* REQUIRED ACTION
According to the tribunal appeal text, on what date did a full panel of the Tribunal hear the appeal?

* TEXT UNDER STUDY
....................
3. The Respondents are Nedbank Limited, ABSA Bank Limited, IEMAS Financial Services, Truworths Limited and Edcon (Pty) Limited (hereinafter referred to as “the Respondents”).

4. At the hearing of the matter there was no appearance by any of the Respondents or any representative on their behalf.

APPEAL

5. The Appellant brought an appeal in terms of Section 148(1) of the Act, against a decision of a single member.

6. The appeal was heard on 25 August 2014 by a full panel of the Tribunal.

JURISDICTION

7. The Tribunal has jurisdiction to hear this matter in terms of Section 148 of the Act in that a party may appeal a decision by a single member to a full panel of the Tribunal.

BACKGROUND

8. On 21 November 2013, the Appellant applied to the Tribunal for a debt re-arrangement agreement to be confirmed as an order of the Tribunal in terms of Section 138 of the Act, under case number NCT/12010/2013/138(1)(P).

9. On 29 April 2014, the debt re-arrangement agreement application was considered by a single member, Professor Dumisa, who then refused to grant the application.  Professor Dumisa stated the following reasons for the basis of the refusal:-

The balance as at the date of Acceptance for IEMAS Account No. 3767008 on the draft consent order signed by the applicant, does not correspond with the workings consented to by the credit provider.

It is not clear how Nedbank has arrived at the final repayment figure of R4104.59 based on the interest rate of 8.50% per annum.  This amount is excessive on the outstanding debt of R1770.25.”

10. According to the appeal that was filed by the Appellant, the grounds for appeal were that the refusal was based on the IEMAS account not corresponding with the acceptance letter and yet a letter of complete filing was received.  Furthermore, the Appellent states that the Tribunal member makes reference to a Nedbank final instalment of R4 104.59, however there is no such installment on the draft consent order that was filed with the Tribunal.

THE HEARING

11. Mr De Lange, in his submission, indicated to the Tribunal that he was not sure how the Tribunal Member arrived at the amount of R4104.59 for Nedbank as this amount is not reflected on the draft consent order, nor is it reflected on the acceptance letter from Nedbank.

12. Mr De Lange submitted that the balance for IEMAS, as submitted on the second draft consent order that was filed with the Tribunal, does contain the correct amount as per the acceptance letter of the credit provider.

13. Mr De Lange finally submitted that they had received a notice of complete filing from the Registrar and therefore could accept that the application submitted was complete and correct.
....................
* DATA EXCERPT
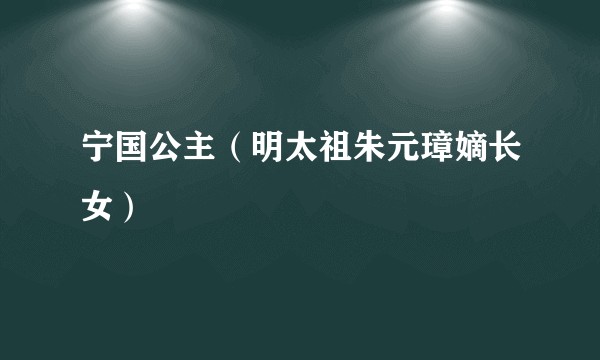 宁国公主（明太祖朱元璋嫡长女）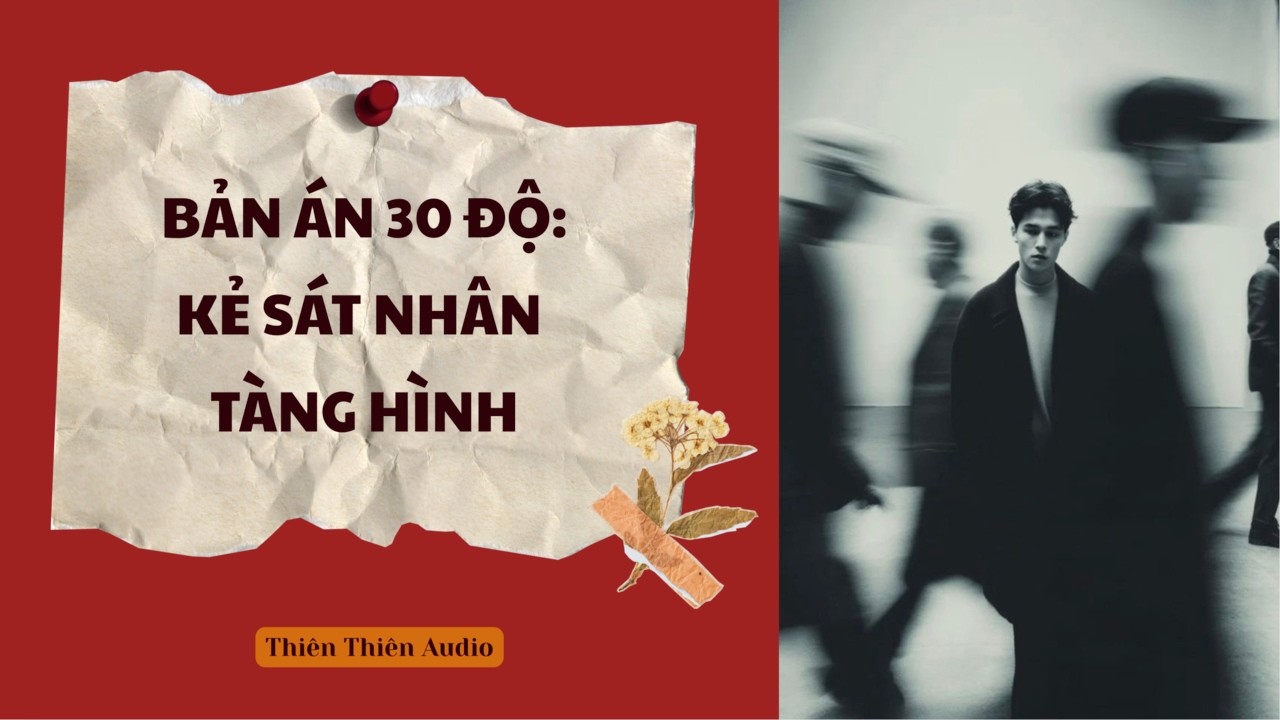 Full Truyện Audio Trinh Thám || BẢN ÁN 30°C: KẺ SÁT NHÂN TÀNG HÌNH || Thiên Thiên Audio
....................
* SOLUTION TO THE EXERCISE
25 August 2014